DESCRIPTION OF THE TASK: An exact transcription of all the entries below is required.

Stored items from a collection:
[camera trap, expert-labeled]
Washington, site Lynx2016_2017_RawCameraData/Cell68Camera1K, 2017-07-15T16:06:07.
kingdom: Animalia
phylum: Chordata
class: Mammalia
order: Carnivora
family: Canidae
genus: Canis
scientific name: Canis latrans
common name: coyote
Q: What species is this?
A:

SOLUTION:
[camera trap, expert-labeled]
Washington, site Lynx2016_2017_RawCameraData/Cell68Camera1K, 2017-07-15T16:06:07.
kingdom: Animalia
phylum: Chordata
class: Mammalia
order: Carnivora
family: Canidae
genus: Canis
scientific name: Canis latrans
common name: coyote
Q: What species is this?
A:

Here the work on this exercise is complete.